Süt Endüstrisinin Büyük Yalanı: Diyabete Süt İyi Gelir Mi?

Son zamanlarda, diyabet hastaları için tahıl ve sütün yararlarını anlatan bir çalışma yayınlandı. Ancak eleştirmenler, araştırmanın süt endüstrisi tarafından yaptırıldığını söylüyorlar.

Son zamanlarda, diyabet hastaları için tahıl ve sütün yararlarını anlatan bir çalışma yayınlandı. Ancak eleştirmenler, araştırmanın süt endüstrisi tarafından yaptırıldığını söylüyorlar.

Journal of Dairy Scienceda yayınlanan yeni bir çalışma, tip 2 diyabet hastalarını daha iyi kan şekeri kontrolü için tahıllarına inek sütü eklemeye teşvik etmektedir.(1)

Bununla birlikte, hem çalışmanın arkasındaki finansmana hem de tahılların kan şekeri üzerindeki gerçek etkisine daha derinlemesine bakmak birkaç soruyu ortaya çıkarmaktadır.

“Metabolik hastalıklar küresel olarak artıyor”  Kanada Ontario, Guelph Üniversitesi'nde gıda bilimleri profesörü olan H. Douglas Goff açıkladı.

Goff ekibi üniversitenin İnsan Beslenme Araştırma Birimi tarafından yönetildi.

Çalışmalarında normal inek sütü içeren bir kahvaltıya kıyasla, tahıllı “yüksek proteinli” süt içeren bir kahvaltının etkileri üzerinde duruldu.

Yüksek proteinli süt ürünü, yemekten sonraki saatlerde kandaki glikoz seviyelerini azaltmak için ilave peynir altı suyu protein tozu içeriyordu.

Peynir altı suyu, doğrudan inek sütünden elde edilir.
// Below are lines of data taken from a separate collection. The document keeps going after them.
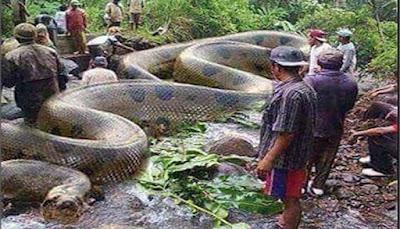 Anaconda Hijau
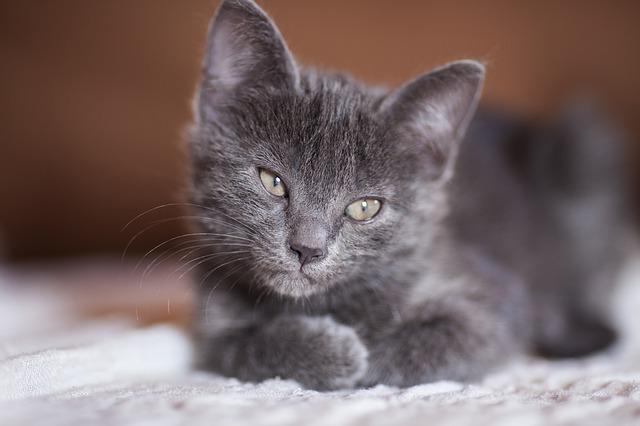 como saber si tiene fiebre un gato
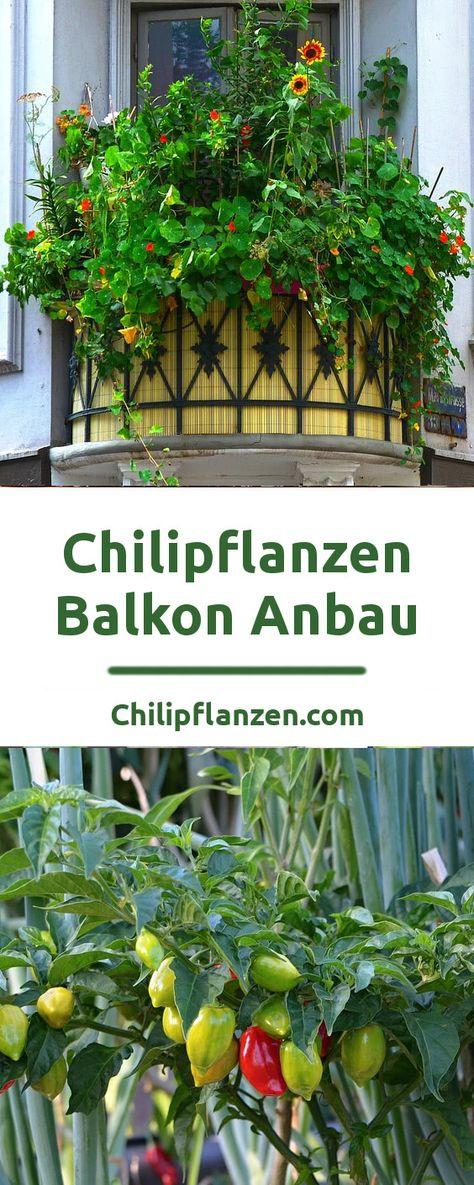 pflegeleichte Zimmerpflanze Wintergarten Terrasse Balkon Samen  MARACUJA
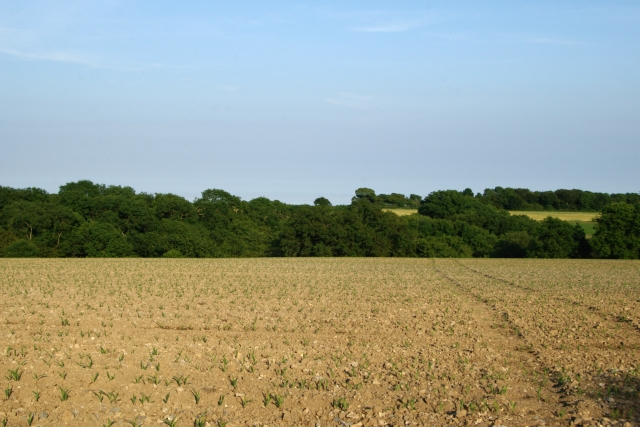 Field, Chelson Lane, Salcombe Regis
Genellikle fitness endüstrisindeki en uygun protein tozları için baz olarak kullanılır.

Goff ve ekibi, sütteki ilave proteinin, kan şekeri seviyesini daha sağlıklı bir aralıkta başarıyla koruduğu sonucuna vardı.

Goff, “Tüketicilerin kişisel sağlıklarını iyileştirmelerini sağlamak, obezite, diyabet riskinin azaltılması ve yönetimi için diyet stratejileri geliştirilmeli” dedi.

Süt Endüstrisi ile Bağlantısı

Bununla birlikte, uzmanlar, tahıl içeren yüksek proteinli süt içeren bir kahvaltının, birinin kan şekeri seviyelerine gerçekten faydalı olduğu önerisinin tehlikeli, manipülatif ve bariz şekilde rahatsız edici olduğunu belirtti.

LDN'den RD Kelly Kelly “Bu zararlı bir tavsiye” dedi. “Bu verilerle ilgili araştırma ve halkla ilişki çabaları, kamusal bilgi ve araştırmalardan öğrenerek diyabetlerini geliştirmeye çalışan bilgisiz tüketicilere bir haksızlık” dedi. (2)

Schmidt, bu çalışmanın başlığını yalnızca okuduğunda, araştırmanın süt endüstrisi tarafından finanse edildiğini açıkça belirtti.(3)

Süt Bilimi Dergisi, “Süt endüstrisinin iyileştirilmesi için eğitsel ve bilimsel faaliyetler sağlamak” olarak kendini tanımlayan eğitimciler, bilim insanları ve endüstri temsilcilerinden oluşan uluslararası bir organizasyon olan Amerikan Süt Bilim Derneği'ne (ASDA) aittir .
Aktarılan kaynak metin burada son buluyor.